___ INFORMATION SUPPLIED

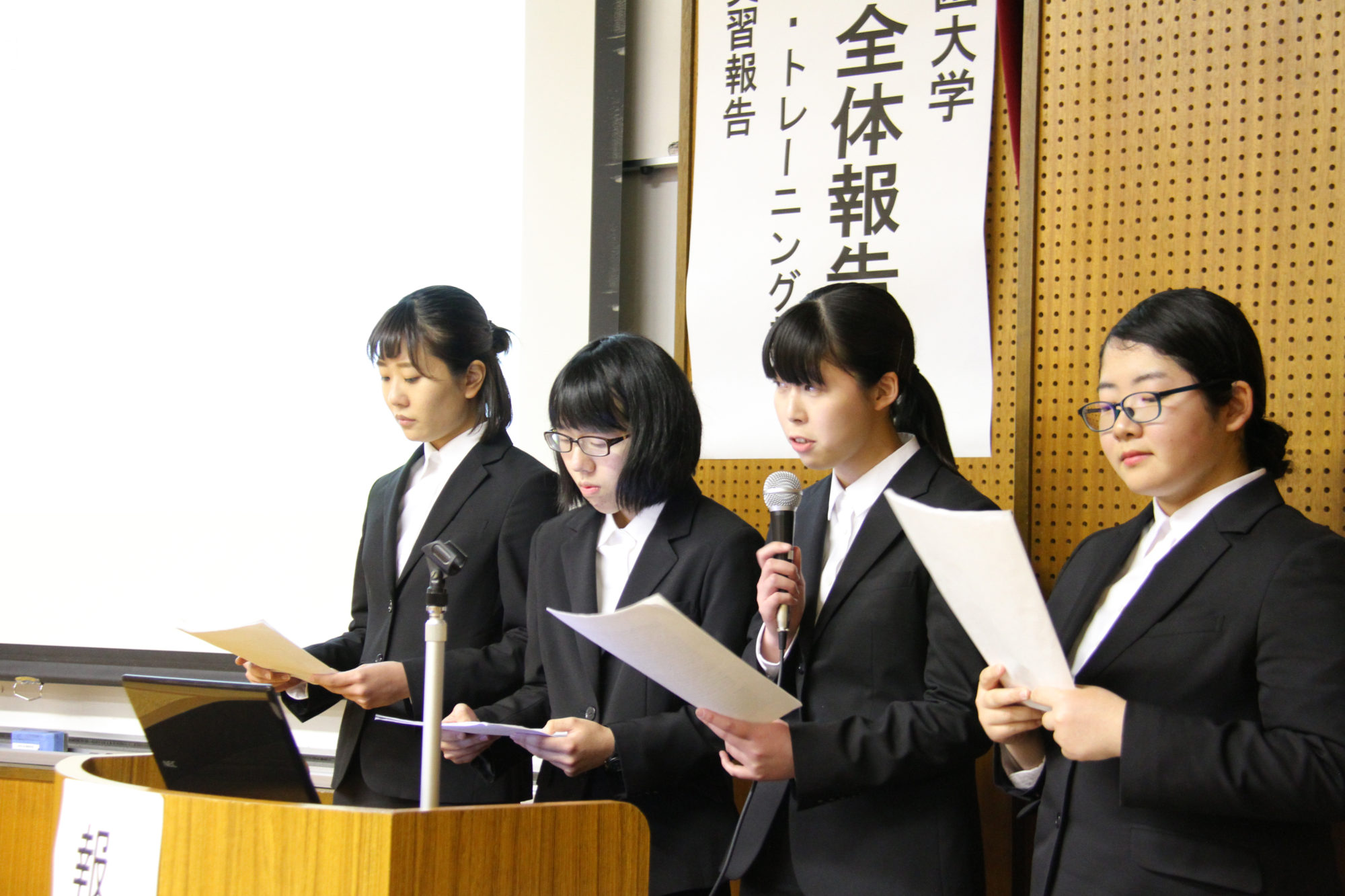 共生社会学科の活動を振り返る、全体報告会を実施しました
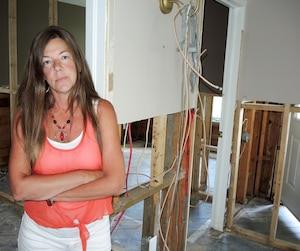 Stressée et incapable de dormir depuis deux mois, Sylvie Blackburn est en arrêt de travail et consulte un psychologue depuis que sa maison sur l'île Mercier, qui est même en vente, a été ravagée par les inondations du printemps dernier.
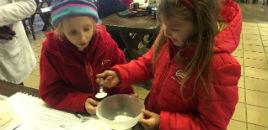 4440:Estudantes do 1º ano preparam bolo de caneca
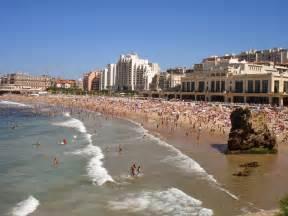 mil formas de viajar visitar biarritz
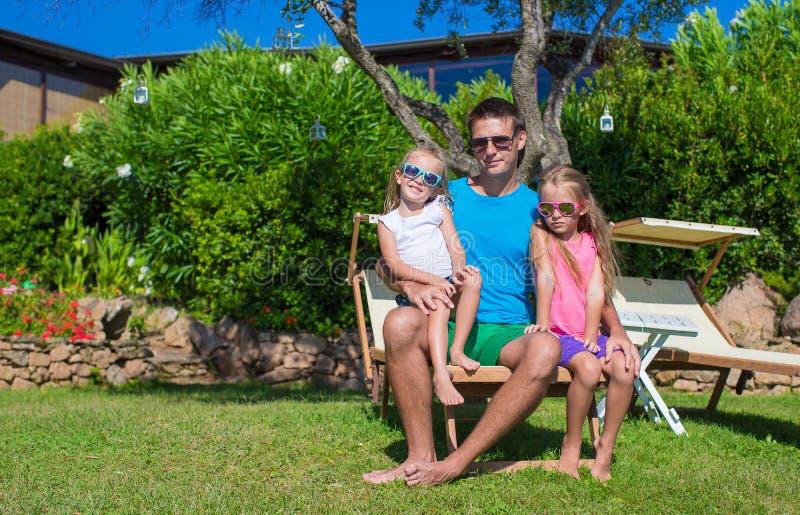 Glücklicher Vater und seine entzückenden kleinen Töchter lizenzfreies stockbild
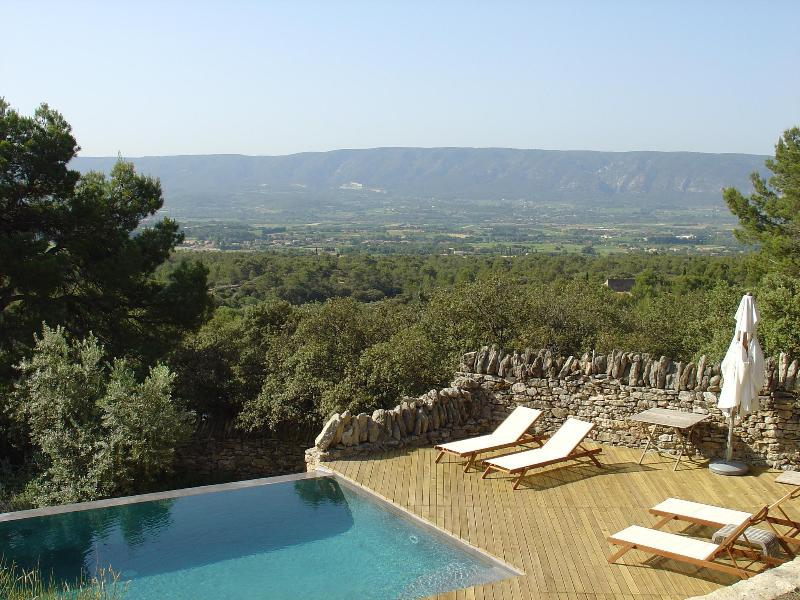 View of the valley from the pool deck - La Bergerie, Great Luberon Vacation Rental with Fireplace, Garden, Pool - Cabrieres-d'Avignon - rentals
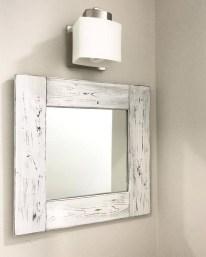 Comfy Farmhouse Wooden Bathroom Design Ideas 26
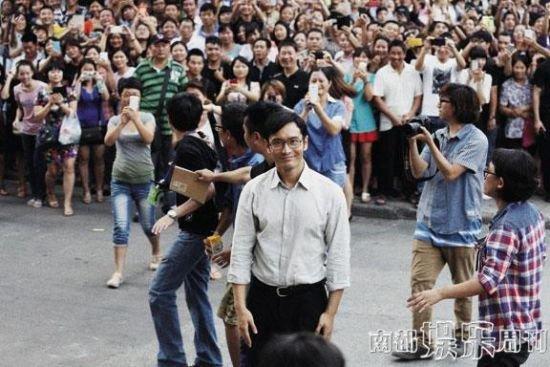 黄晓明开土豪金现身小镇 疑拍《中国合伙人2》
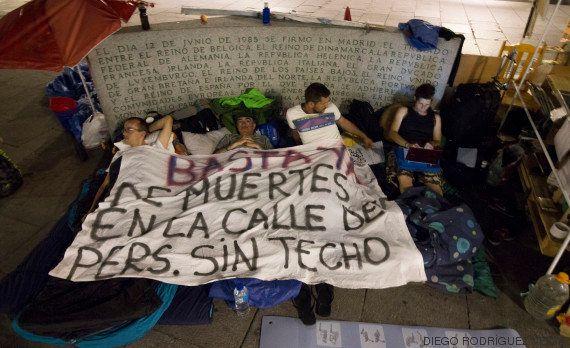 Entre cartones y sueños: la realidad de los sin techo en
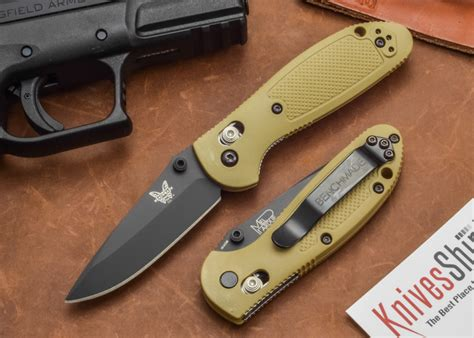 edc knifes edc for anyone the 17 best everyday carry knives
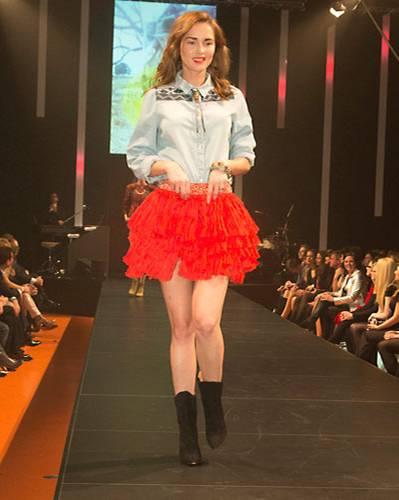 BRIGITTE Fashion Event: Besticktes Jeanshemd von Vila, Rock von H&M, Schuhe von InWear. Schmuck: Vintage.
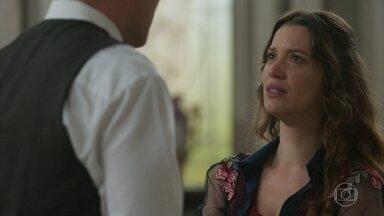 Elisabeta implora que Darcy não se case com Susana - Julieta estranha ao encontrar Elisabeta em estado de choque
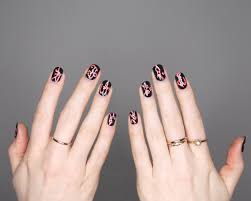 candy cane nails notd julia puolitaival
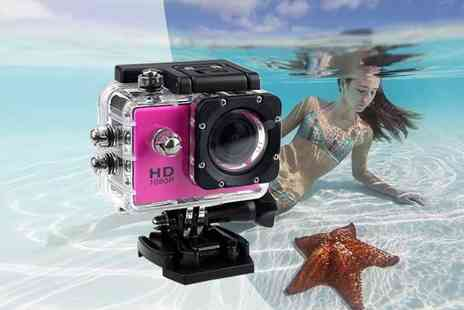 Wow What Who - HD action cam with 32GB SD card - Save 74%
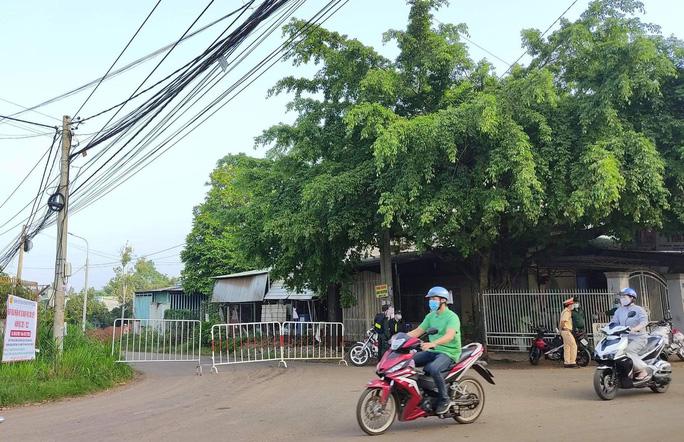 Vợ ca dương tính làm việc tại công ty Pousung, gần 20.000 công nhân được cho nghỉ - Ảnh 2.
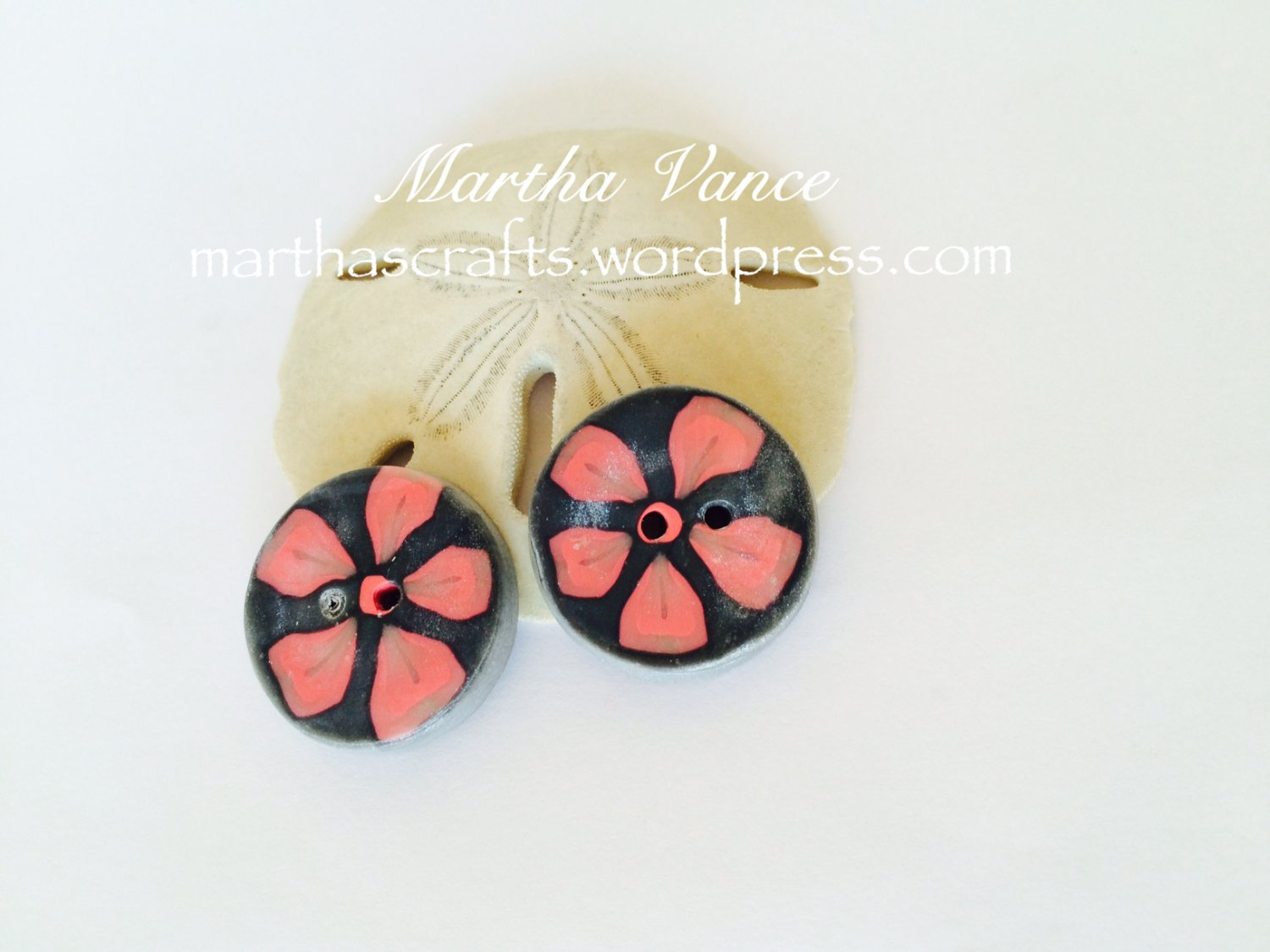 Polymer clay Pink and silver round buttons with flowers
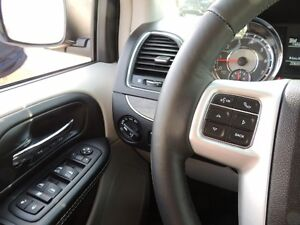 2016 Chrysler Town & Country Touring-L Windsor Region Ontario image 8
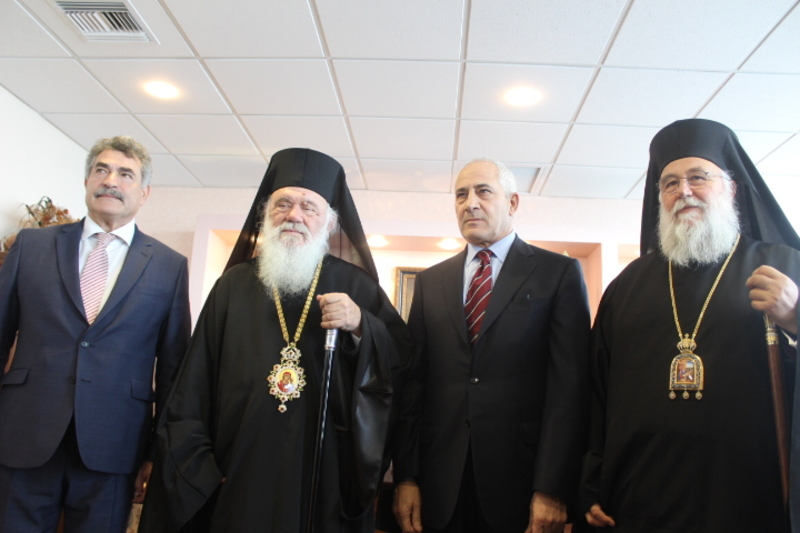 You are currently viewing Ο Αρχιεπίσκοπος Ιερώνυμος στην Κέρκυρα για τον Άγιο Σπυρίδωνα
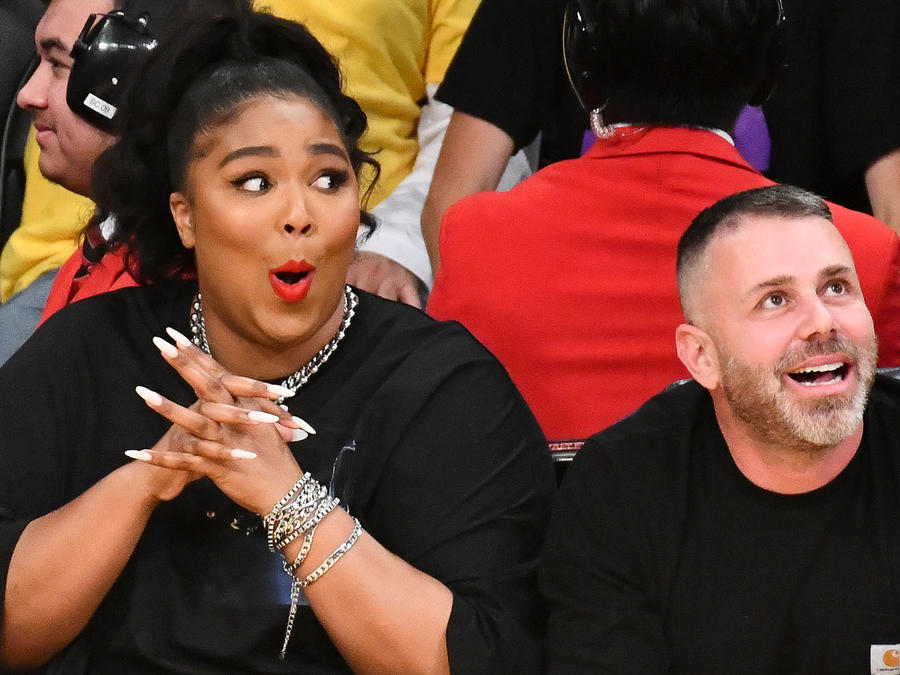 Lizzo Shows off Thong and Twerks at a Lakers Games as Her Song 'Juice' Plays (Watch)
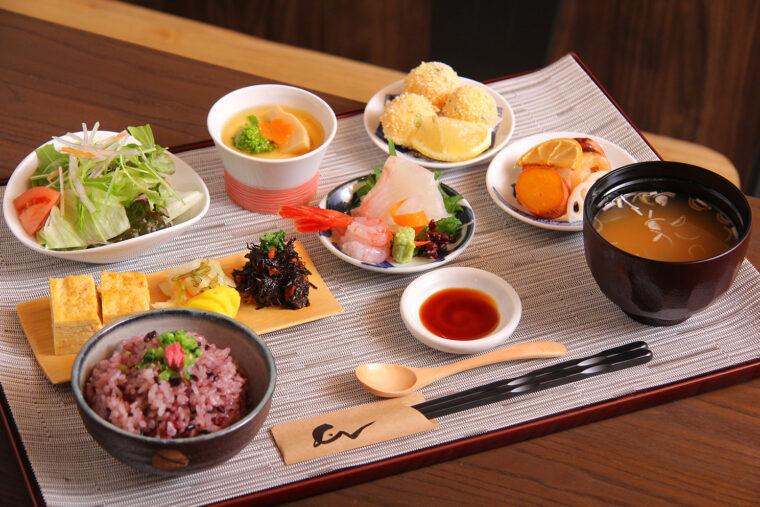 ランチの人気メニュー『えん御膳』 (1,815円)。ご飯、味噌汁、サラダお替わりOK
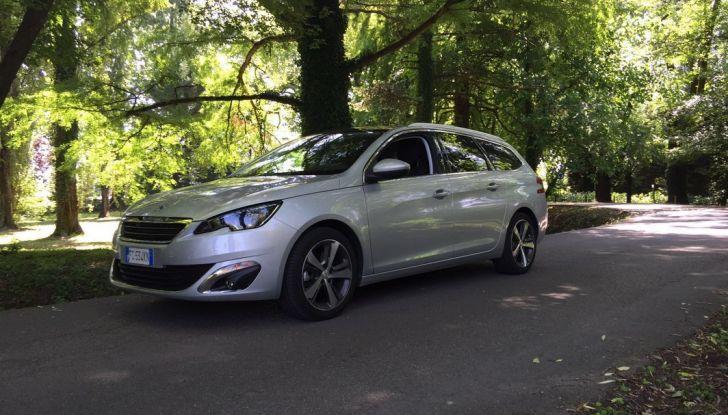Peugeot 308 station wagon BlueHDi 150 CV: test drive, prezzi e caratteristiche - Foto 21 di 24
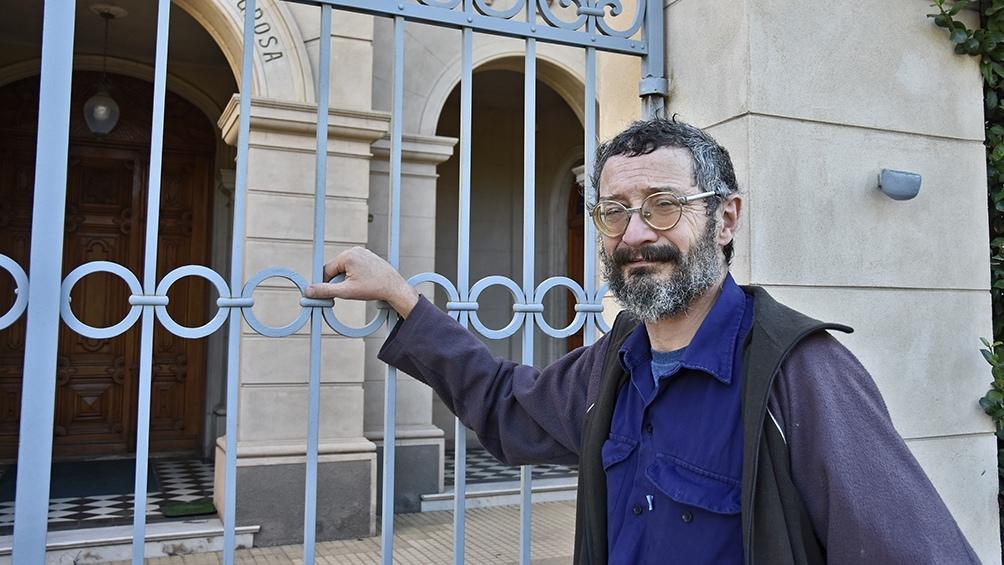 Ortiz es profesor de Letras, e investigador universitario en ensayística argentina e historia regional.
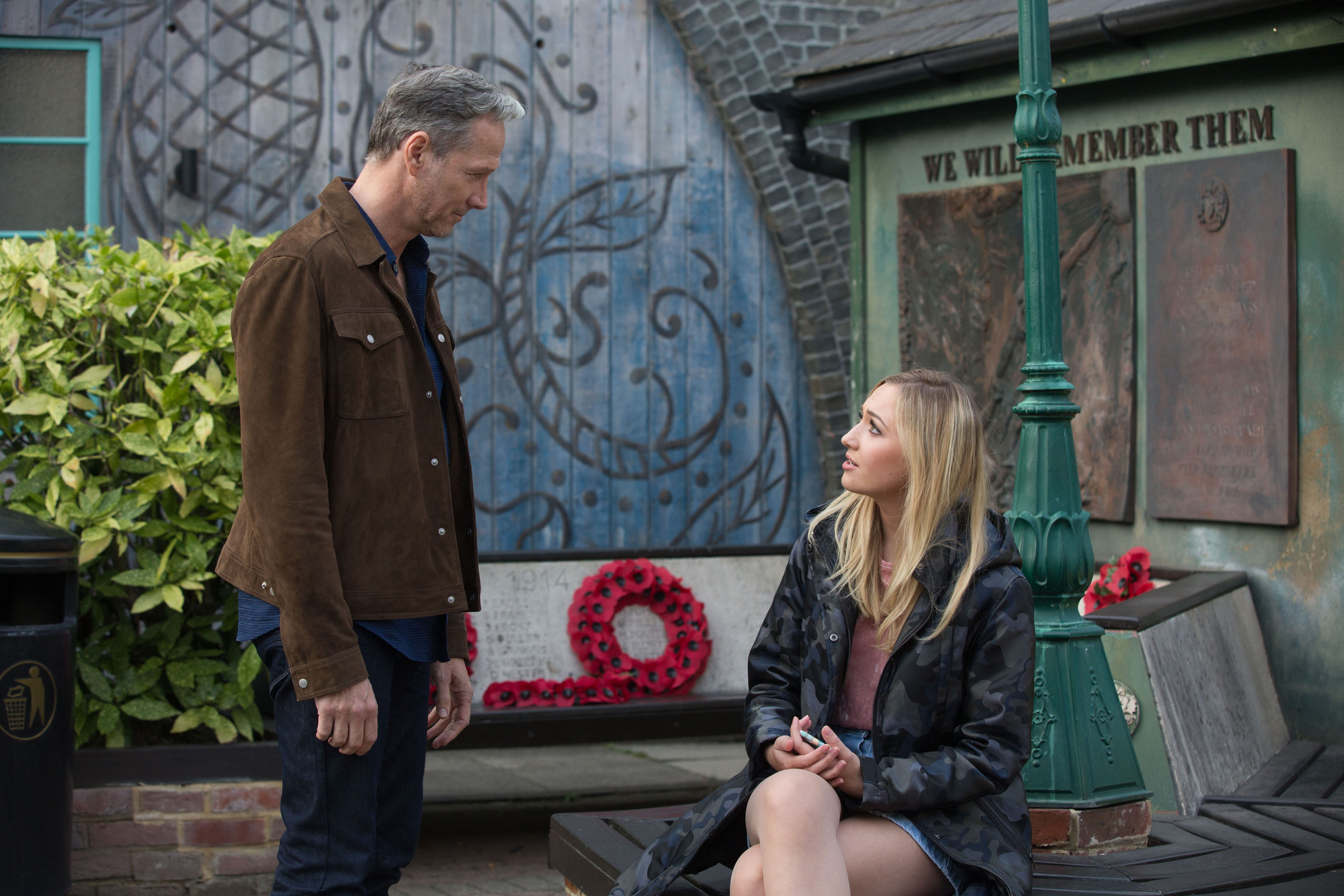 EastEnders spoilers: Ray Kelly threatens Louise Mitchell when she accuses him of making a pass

______

* _ABOUT THIS TASK_
Where the line with "ランチの人気メニュー『えん御" appears, begin there and transcribe exactly through the last line of the data, leaving all pictures aside.

* _SOLUTION TO THIS TASK_
 ランチの人気メニュー『えん御膳』 (1,815円)。ご飯、味噌汁、サラダお替わりOK
Peugeot 308 station wagon BlueHDi 150 CV: test drive, prezzi e caratteristiche - Foto 21 di 24
 Ortiz es profesor de Letras, e investigador universitario en ensayística argentina e historia regional.
 EastEnders spoilers: Ray Kelly threatens Louise Mitchell when she accuses him of making a pass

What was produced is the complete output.